Either that, or it’ll be full-on zombie apocalypse. But probably the former.
Scout, go out into the woods and look. Find deer, where are they? What is the weather like? Learn to track. What kind of terrain are you hunting in? open prairie, deep woods, mountains? This changes your hunting method. What kind of deer are you hunting? Blacktail, White tail, mule deer, can you recognize them? What are the hunting rules? Antler point system has what is legal to shoot. what are the boundaries? Where can you hunt and what is off limits? Deer know these things! Can you navigate yourself and not get lost? Getting lost sucks but, it has initiated some good hunting for me! Before you grab a gun and go out chasing your tail in the woods, get out there and be as familiar with your environment as you can get. Not only will this help you survive well, but it will help you subdue your game and appreciate the moment. Scouting areas will give you the advantage of knowing how the deer move, where they usually hang out at what time of the day. Hunting is not just going to the store to get your meat, it is more of an adventure and a story you will tell your friends.
There’s a ton of good advice here and none of it seems to be wrong, just a lot of different ways.
A couple things, a .223 round will kill a deer and drop it right where you shoot it. Every deer I have ever shot dropped in place and that was with .223. Some with a bolt some with an AR. My bolt has a longer barrel which makes it more accurate and an expensive 4x12 Leopold scope. You’re only going to be firing 1 round at it anyway.

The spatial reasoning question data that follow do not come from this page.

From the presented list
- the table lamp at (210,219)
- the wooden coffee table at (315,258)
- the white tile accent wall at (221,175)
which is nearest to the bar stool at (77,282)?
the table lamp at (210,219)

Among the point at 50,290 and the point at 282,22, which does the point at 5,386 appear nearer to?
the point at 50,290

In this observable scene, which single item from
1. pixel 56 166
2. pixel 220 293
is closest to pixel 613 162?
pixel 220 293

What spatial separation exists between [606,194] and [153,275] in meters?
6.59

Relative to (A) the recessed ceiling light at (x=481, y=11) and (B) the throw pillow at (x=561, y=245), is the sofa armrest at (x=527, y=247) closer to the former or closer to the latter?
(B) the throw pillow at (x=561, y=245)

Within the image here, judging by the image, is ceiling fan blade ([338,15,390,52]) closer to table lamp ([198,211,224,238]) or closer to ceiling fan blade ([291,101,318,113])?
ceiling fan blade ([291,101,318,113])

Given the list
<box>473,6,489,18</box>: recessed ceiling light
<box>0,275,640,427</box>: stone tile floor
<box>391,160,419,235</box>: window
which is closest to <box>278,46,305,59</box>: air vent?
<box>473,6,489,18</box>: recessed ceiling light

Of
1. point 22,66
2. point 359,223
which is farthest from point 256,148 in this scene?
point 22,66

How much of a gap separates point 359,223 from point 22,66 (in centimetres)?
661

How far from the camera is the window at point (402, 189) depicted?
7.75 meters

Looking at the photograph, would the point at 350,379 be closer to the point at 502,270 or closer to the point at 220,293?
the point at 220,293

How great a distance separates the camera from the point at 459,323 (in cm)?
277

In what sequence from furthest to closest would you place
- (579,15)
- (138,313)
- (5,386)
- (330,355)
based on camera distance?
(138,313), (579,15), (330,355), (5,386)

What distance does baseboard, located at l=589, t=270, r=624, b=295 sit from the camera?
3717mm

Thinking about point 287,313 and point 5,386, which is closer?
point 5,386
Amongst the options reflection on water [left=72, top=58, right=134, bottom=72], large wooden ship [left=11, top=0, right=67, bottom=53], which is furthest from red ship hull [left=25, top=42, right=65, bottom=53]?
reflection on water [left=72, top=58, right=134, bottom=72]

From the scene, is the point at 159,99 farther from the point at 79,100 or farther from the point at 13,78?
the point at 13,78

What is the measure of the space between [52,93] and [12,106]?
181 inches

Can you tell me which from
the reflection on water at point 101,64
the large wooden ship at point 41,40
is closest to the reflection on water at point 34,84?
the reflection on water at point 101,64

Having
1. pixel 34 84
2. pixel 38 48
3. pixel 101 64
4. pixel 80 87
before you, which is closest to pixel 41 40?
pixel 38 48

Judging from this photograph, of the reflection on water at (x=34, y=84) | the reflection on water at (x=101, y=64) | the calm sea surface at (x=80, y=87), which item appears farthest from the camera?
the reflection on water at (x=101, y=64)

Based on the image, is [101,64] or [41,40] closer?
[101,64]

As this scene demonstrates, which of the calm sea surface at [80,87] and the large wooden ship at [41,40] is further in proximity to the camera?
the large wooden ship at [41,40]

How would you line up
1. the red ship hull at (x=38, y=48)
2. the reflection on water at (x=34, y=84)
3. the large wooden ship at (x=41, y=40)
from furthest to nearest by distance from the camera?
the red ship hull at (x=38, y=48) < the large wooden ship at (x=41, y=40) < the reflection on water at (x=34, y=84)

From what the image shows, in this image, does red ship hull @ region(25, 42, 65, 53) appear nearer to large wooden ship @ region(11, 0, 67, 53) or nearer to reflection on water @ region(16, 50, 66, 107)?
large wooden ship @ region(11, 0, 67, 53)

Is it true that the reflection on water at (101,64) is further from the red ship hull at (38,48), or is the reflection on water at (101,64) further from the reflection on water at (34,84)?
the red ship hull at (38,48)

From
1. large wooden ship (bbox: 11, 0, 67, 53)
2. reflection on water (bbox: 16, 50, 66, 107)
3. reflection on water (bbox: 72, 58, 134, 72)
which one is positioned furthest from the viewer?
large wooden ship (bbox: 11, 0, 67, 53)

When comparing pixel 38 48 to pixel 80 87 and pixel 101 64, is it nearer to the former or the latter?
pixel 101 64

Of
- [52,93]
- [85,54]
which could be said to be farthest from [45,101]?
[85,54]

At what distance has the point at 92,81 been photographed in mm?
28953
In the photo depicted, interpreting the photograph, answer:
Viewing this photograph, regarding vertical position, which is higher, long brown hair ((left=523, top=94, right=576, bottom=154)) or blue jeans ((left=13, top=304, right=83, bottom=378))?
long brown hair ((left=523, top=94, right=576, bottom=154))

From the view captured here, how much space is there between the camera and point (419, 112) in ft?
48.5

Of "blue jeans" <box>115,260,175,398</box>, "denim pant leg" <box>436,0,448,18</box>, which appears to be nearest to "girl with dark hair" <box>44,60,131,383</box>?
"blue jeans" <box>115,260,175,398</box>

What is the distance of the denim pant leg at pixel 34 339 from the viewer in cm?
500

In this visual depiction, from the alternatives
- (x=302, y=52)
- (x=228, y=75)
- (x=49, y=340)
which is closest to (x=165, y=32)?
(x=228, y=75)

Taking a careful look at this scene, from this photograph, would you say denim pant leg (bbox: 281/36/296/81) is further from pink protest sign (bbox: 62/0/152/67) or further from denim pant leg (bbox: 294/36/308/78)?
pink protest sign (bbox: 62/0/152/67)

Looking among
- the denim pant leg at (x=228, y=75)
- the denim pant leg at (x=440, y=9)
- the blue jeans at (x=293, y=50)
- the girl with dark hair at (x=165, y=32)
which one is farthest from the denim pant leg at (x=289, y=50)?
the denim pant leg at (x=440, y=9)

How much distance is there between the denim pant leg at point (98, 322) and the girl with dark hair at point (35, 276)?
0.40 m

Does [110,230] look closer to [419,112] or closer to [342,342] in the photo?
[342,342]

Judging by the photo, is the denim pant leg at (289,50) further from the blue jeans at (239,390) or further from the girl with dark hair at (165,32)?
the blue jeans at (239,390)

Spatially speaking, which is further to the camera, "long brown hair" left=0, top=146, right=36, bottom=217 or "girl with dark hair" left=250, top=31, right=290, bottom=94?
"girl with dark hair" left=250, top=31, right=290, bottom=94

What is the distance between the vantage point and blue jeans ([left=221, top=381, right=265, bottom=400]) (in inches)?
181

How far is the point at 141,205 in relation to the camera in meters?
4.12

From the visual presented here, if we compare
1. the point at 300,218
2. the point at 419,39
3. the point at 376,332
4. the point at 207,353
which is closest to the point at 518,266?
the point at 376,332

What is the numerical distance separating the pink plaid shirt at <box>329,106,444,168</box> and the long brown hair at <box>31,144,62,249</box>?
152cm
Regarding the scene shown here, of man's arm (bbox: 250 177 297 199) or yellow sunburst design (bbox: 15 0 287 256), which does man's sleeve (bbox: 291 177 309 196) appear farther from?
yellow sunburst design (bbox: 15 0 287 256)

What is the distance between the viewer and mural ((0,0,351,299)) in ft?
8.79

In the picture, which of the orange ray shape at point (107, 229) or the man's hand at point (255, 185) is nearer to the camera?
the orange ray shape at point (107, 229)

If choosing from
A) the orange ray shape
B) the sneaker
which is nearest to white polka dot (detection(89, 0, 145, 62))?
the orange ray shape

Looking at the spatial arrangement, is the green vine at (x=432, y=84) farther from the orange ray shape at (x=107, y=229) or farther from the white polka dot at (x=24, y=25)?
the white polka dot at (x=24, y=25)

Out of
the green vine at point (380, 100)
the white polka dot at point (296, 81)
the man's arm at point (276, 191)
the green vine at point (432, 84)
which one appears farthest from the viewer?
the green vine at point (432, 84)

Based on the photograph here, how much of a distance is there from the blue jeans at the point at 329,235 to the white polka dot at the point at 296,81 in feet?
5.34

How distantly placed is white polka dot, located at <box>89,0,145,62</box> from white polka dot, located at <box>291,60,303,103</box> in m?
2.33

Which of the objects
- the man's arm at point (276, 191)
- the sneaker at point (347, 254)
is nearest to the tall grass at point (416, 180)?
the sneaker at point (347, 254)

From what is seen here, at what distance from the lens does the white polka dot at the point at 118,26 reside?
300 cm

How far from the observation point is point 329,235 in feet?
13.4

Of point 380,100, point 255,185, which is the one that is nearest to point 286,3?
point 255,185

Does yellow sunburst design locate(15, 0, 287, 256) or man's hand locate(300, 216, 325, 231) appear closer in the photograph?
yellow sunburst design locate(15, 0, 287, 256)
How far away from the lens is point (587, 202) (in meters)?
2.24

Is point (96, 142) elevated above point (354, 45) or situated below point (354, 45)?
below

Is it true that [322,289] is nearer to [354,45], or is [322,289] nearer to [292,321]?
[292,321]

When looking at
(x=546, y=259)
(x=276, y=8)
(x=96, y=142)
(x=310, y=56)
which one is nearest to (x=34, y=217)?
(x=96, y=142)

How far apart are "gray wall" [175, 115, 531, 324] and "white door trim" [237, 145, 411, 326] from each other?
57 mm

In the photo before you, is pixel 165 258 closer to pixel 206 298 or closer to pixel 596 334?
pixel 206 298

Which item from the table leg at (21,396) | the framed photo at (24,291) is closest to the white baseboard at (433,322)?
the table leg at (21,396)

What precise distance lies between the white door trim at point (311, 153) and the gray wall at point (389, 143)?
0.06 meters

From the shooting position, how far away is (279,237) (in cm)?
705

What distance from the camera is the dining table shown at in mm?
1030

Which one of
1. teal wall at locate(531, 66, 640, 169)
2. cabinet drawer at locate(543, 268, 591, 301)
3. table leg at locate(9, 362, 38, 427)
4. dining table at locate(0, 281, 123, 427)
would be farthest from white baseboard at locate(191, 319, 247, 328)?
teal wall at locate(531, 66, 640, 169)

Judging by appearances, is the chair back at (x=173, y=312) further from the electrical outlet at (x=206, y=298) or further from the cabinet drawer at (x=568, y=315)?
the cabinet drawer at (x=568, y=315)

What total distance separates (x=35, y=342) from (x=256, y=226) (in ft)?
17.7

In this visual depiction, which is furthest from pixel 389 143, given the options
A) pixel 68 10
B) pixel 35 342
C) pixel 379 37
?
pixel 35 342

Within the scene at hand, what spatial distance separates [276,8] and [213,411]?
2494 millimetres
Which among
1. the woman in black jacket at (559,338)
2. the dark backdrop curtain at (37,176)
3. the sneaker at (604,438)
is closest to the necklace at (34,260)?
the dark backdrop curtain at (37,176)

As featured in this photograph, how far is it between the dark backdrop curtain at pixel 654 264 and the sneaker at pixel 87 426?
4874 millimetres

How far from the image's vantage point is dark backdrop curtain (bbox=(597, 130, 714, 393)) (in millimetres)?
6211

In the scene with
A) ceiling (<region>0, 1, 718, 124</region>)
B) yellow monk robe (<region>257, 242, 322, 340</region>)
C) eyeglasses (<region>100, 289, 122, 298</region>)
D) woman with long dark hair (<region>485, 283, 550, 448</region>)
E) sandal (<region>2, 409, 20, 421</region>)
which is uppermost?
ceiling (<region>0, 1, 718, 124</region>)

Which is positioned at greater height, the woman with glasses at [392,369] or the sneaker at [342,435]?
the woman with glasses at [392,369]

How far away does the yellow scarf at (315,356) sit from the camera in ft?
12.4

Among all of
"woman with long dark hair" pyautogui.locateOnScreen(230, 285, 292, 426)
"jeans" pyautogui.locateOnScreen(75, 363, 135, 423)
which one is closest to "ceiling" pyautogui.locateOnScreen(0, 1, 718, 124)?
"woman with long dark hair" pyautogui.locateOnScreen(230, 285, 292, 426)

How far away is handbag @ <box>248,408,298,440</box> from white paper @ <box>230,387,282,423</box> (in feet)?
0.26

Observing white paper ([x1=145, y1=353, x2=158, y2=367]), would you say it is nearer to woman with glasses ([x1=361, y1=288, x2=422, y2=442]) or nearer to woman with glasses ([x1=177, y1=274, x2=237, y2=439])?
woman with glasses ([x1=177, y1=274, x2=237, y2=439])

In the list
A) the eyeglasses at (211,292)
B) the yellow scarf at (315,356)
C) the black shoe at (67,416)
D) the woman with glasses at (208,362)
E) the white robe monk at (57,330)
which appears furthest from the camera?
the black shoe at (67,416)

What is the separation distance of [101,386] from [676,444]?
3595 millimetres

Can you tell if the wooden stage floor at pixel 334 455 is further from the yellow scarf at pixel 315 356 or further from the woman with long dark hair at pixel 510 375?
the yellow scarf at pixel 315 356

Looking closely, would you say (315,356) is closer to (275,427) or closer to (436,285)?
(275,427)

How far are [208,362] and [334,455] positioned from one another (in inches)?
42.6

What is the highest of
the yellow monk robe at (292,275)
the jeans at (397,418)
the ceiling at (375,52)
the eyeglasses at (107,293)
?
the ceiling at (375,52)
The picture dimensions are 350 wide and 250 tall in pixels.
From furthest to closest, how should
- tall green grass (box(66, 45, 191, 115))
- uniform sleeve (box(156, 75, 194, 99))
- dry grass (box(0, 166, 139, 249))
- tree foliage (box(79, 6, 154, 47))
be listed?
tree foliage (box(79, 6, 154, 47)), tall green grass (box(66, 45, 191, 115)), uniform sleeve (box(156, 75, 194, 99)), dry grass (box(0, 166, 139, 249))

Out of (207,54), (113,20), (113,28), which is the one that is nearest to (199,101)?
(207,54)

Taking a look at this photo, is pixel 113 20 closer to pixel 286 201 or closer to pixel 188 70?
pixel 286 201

The second thing, if you’re thinking of meat and deer, that does you know good now. They are out of season. You’ll have to wait until fall or winter. If you need meat now you’ll starve. Thus Dawn’s fishing comment. Unless… you’re in the market for hogs. They are open season year round. The same goes for my hunting hog experiences. 1 shot drop, or as I call it, “a spinner”, and that once again is with a .223. The furthest I have ever had to … go look… for an animal was actually last month. I hit a hog and it went about 15 yards before it dropped and spun.
What state are you in, or where do you plan to hunt?
Some of the best advise on here was to find a friend who has hunted before and can mentor you. You’ll have a lot of fun with them while hunting. Or, pay to go hunting and pay a bit extra for a guided hunt and field dressing. You can watch and learn this way. We don’t charge a lot for guided hunts vs. “there’s a stand, there’s the feeder” text when you’re done and we’ll come get you.